Resonate Acoustics will advise TEMLAB, based in Suzhou in eastern Jiangsu province, on the design of new specialist transmission electron microscopes (TEM) laboratories.
“The alliance marks a significant expansion of our business, which relies on the export market for sustained growth,” Resonate Acoustics’ managing director Matthew Stead said.
He said a number of valuable lessons were learnt through the negotiation process, something that would assist in forming future alliances.
“Be thorough, do your homework upfront and be across the myriad tax, legal and accounting issues associated with setting up a joint venture in China as they ultimately define the arrangement reached,” he said.
“Culturally, the Chinese business person tends to be more bullish and less risk averse than we might be and probably sees us as a little regimented and conservative, wanting everything crossed and dotted before we move to the next stage.”

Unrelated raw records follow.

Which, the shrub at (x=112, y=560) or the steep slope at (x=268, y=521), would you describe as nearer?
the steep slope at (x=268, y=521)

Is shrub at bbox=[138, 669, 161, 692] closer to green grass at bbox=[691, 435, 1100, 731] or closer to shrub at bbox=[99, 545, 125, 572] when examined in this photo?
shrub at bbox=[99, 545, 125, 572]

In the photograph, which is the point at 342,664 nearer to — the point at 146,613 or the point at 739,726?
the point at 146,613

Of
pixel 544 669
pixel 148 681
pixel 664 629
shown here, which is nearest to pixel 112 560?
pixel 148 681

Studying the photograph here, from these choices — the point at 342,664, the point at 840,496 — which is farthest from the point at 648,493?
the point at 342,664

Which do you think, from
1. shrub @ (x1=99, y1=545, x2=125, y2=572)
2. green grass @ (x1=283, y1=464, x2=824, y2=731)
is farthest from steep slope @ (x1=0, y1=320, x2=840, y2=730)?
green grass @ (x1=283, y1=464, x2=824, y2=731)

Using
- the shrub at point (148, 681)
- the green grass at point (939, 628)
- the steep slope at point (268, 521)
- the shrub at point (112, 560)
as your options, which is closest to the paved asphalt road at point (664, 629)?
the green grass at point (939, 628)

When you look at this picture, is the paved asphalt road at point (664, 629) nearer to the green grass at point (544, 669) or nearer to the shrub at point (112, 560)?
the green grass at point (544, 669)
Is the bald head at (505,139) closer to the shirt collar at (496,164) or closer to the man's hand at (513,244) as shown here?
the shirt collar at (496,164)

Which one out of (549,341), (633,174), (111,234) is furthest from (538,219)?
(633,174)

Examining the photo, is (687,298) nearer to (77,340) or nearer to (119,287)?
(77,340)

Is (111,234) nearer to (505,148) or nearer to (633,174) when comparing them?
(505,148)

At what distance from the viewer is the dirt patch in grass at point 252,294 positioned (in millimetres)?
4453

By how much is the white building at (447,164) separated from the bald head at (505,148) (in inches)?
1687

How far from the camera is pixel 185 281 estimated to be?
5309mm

Where a normal microscope uses light to produce an image, TEM microscopes use electronics to produce images, allowing for much greater magnification — including the outline of an atom.
Resonate will work closely with its partner across the manufacturing process, advising on the best locations for laboratory sites, as well as assisting with the design and fitout of facilities.
Quality assurance inspections will also be conducted regularly.
“With China rapidly moving towards advanced manufacturing, it’s an enormous opportunity to tap into this vast market,” Mr Stead said.
TEMLAB director Binbin Gu said an Australian-based Chinese academic in noise vibration and electromagnetic fields advised pointed the organisation in the direction of Resonate.
Founded five years ago, Resonate has grown from a sole employee to 26 staffacross Australia and Dublin, Ireland.
It advised the SA Government on noise and vibration modelling, mitigation and management on the Torrens to Torrens project and, more recently, the Darlington upgrade project.